Convert the part of the listing below that runs from the line with "What distance do" through the end into a Markdown table with the columns Row and Line, leaving out blank lines.

--- begin ---

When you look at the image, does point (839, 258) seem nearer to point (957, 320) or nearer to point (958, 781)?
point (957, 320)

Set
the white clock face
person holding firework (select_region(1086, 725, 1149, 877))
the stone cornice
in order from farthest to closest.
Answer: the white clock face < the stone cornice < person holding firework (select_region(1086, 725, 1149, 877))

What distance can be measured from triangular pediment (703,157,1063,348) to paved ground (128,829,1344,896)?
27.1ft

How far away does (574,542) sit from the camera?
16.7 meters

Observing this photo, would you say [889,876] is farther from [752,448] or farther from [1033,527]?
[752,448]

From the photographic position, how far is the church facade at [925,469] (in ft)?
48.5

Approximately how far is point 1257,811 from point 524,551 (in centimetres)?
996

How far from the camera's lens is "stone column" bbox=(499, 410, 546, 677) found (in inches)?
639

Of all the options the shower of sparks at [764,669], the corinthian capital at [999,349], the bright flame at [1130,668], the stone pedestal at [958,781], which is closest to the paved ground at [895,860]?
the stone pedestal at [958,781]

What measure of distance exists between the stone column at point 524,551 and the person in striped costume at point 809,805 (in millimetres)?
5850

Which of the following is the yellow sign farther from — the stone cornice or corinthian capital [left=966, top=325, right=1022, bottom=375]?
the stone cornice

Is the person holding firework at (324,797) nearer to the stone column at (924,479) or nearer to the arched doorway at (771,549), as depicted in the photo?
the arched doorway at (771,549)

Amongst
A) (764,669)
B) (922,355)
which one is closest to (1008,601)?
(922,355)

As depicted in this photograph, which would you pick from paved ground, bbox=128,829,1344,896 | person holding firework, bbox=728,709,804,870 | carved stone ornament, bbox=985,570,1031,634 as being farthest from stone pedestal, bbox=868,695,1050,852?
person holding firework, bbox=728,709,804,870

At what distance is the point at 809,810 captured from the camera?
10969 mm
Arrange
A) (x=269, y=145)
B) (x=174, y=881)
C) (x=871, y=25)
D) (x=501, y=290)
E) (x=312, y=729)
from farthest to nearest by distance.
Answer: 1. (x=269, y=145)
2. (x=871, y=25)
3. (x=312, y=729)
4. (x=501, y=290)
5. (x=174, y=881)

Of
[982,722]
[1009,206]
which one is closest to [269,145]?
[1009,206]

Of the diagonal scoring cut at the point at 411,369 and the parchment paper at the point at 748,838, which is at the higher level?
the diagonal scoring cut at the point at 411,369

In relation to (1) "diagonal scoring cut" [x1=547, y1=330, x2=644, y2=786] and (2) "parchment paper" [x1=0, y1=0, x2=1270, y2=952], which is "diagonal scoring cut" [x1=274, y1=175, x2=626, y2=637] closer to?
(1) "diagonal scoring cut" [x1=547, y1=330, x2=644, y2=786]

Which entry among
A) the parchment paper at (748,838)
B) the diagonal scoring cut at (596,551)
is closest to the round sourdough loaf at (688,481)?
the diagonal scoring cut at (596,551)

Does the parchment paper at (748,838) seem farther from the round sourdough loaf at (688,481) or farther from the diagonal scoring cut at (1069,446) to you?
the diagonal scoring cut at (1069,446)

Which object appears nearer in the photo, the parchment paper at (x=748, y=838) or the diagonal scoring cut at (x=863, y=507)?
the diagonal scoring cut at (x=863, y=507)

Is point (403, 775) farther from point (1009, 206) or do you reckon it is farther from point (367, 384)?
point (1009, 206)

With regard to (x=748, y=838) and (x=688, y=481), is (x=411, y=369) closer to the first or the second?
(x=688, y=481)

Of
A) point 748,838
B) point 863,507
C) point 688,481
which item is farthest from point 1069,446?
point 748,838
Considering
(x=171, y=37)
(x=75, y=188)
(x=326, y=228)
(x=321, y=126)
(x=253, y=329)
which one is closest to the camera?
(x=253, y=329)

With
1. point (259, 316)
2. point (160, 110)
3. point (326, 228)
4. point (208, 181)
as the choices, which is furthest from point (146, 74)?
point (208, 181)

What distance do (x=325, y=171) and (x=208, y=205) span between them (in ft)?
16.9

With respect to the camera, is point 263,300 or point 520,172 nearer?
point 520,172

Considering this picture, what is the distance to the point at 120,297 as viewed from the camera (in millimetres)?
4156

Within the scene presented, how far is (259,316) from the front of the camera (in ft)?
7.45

--- end ---

**Task solution**
| Row | Line |
|---|---|
| 1 | What distance do (x=325, y=171) and (x=208, y=205) span between them (in ft)? |
| 2 | 16.9 |
| 3 | With respect to the camera, is point 263,300 or point 520,172 nearer? |
| 4 | point 520,172 |
| 5 | Considering this picture, what is the distance to the point at 120,297 as viewed from the camera (in millimetres)? |
| 6 | 4156 |
| 7 | Within the scene presented, how far is (259,316) from the front of the camera (in ft)? |
| 8 | 7.45 |